Conservation of angular momentum is conservation of the vector *sum* of
the constituants of a system.
You have studied this more than me, obviously, but I was under the
impression that as a psuedovector there would be no such additive
cancellation. However, being mildly dyslexic I often get these kinds
of spin things confused, so please correct this line of reasoning.
Angular momentum is a pseudovector. Often, the distinction between
vectors and pseudovectors is overlooked, but it only becomes
important in understanding the effect of symmetry on the solution to
physical system interactions.
A pseudovector can also be described as a vector in which the "head" and
"tail" have been chosen arbitrarily, because there isn't a natural
"frontwards" or "backwards" for it. Thus in certain coordinate
transformations it may misbehave.
HOWEVER, once you have (arbitrarily) chosen a "frontward" and "backward"
orientation, you can certainly find a second pseudovector whose value
will "cancel" the first. Two electrons with flipped spins certainly
have angular momenta which sum to zero, regardless of whether you've
chosen the "right-hand" or "left-hand" orientation on which to base your
angular momentum calculations.
Just about anything which is related to the coordinate system by a
"right hand rule" probably conceals a pseudo-vector; if 95% of the
population were left-handed instead of right-handed the rule would most
likely have been written the other way around. So, for instance, you
might well ask which way the magnetic field around a conducting wire
"points" -- clockwise or counter-clockwise? The choice is arbitrary,
and the magnetic field is also a pseudovector.
An "improper" rotation is one that mirrors one axis. After that, you're
working in a left-hand coordinate system, and that's when you notice
something's gone wrong with the right-hand-rule and all the
pseudovectors which were obtained using it.
Velocity has a "natural frontwards direction" to it, as does an electric
field (er, at least, it does once you've arbitrarily chosen whether to
designate a proton or an electron as "positive"). Neither of those is a
pseudovector.
Here's a thought. If we discover magnetic monopoles, will the magnetic
field still be a pseudovector? Uh........
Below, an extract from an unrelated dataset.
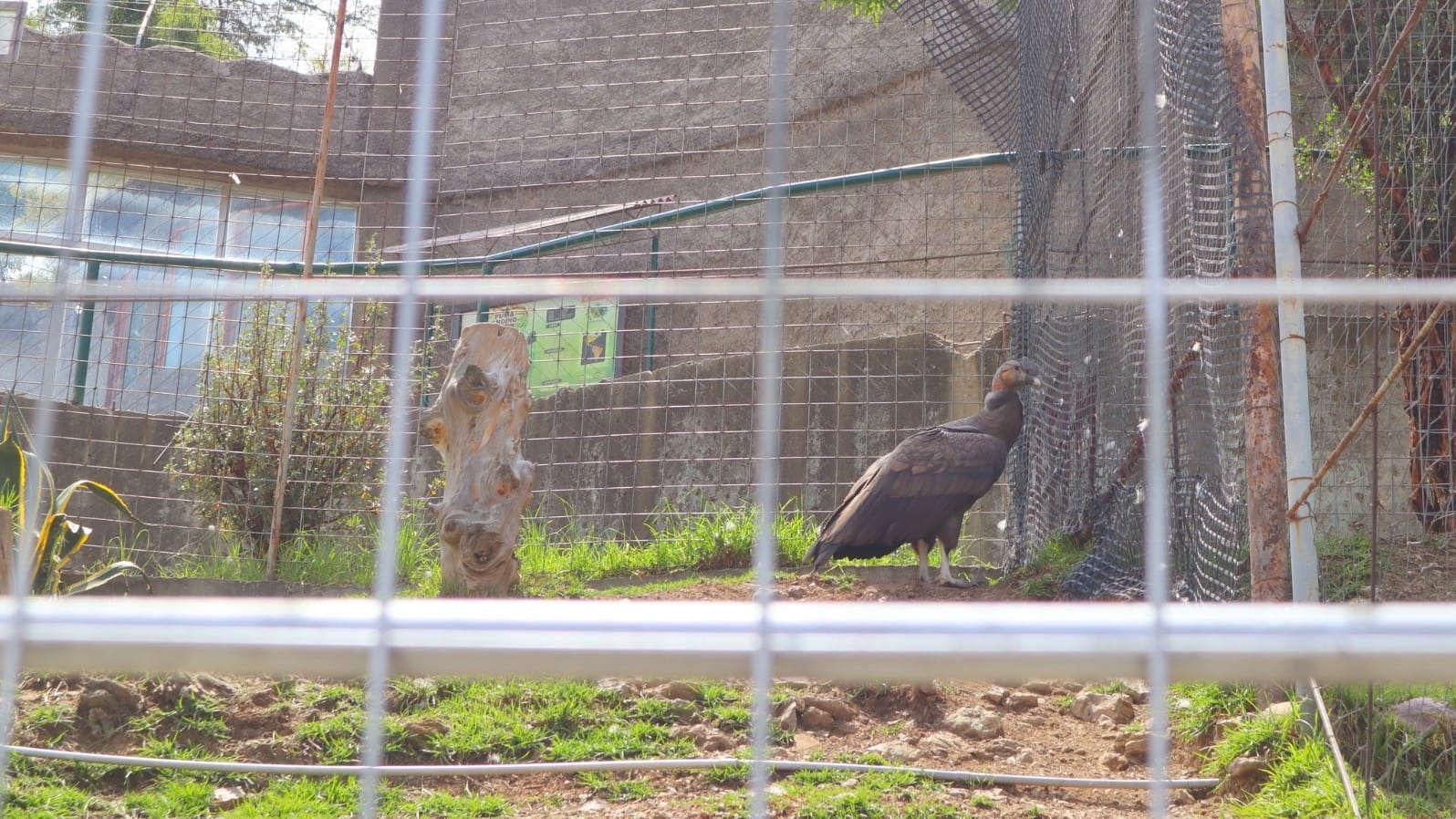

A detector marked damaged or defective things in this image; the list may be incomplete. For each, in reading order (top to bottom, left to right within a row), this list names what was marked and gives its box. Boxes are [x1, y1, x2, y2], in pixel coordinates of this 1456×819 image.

rusty metal pole [265, 0, 352, 582]
rusty metal pole [1222, 0, 1293, 602]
A pseudovector is a quantity that
transforms like a vector under a proper rotation, but gains an
additional sign flip under an improper rotation (a transformation
that can be expressed as an inversion followed by a proper rotation
which is what we have here with two electrons - an improper
rotation). It follows that any improper rotation multiplies the cross
product by -1 compared to a true vector.
My take on the bottom line of this is that the angular momentum
cancellation you seem to be basing this premise on cannot happen in
normal physics.
...or did I get dyslexic again ?
Jones
You are making the simple complex. Since before and after the proposed
superposition the electrons share the same axis, view the electron
angular momenta along a single axis. You don't need to think in vector
addition terms then, just simple addition. The moments before
superposition are +mu and -mu respectively. +mu - mu = 0 Net momentum
of the system is zero. Afterwards the angular momentum is still zero.
The net momentum of two counter-spinning gyros is zero.
Horace Heffner